● **Provided passage**:
Fooled by randomness

03/09/2011 | By More

Acknowledging the angle offered by Nicolas Taleb, where he uses this phrase to write an entire book based on the fact the odd things happen more than they academically should, I would like to point out the same can happen in a football match.

Often I see people claiming to have found some new system for trading football. You know the sort, hold a chicken in your hand, put your head out the window and place a back bet if the team is at certain odds, subject to a, b,c and d if this, then that etc. etc.

A lot of these are just nonsense however as every market, not just football, contains a ‘harmonic’ mean of likelyhood. A level at which your actions sink to the realms of pure randomness. Some of these levels are actually quite high and can produce high strike rates, but longer term they produce no profit as they are not being made on key information or at least the proponent is unable to rationalise why it should work. In short there is no edge. Where people get fooled is that a high strike rate can be normality for some strategies and this high strike rate leads, in turn, to some lenghtly winning runs. Any losing events or runs can be justified by ‘bad selections’ or just ‘bad luck’. ‘If he hadn’t hit the post’, but unfortunately he did!

● **Provided material**:

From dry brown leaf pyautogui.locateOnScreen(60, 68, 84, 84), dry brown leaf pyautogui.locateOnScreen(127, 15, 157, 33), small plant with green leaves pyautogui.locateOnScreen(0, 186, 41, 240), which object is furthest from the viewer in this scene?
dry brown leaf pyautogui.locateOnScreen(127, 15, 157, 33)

● **Challenges**:
A. Based on the post about football trading above, answer yes or no for each statement, then quote the exact words from the post that decide it. (i) The writer says odd events can't happen in a football match. (ii) The post says some of these levels can produce high strike rates. (iii) The post says these systems make a profit over the long term.
B. Carry on writing the post about football trading above, starting right after its last sentence.

● **Solved problems**:
A.
(i) No: "I would like to point out the same can happen in a football match."
(ii) Yes: "Some of these levels are actually quite high and can produce high strike rates"
(iii) No: "longer term they produce no profit"

B.
Football is great for this type of thing as a number of patterns can lead to high probablilty payoff events, but not many to profit. But curiously some matches, which you can hunt for, can lead to strategies that pay off whatever happens in the match. That sounds really strange but is true. Whether you back or laid any of the match odds you could still win if you were available to trade after a goal in certain matches. This is not genuis but to be expected in these matches, it’s finding them that is the key task; not executing the trade itself.

It reminds me a great phrase I came across in the stock market.

“What’s the definition of a bull market?”…………………. Answer – “A general rise in prices that makes everyone think they are a financial genius!”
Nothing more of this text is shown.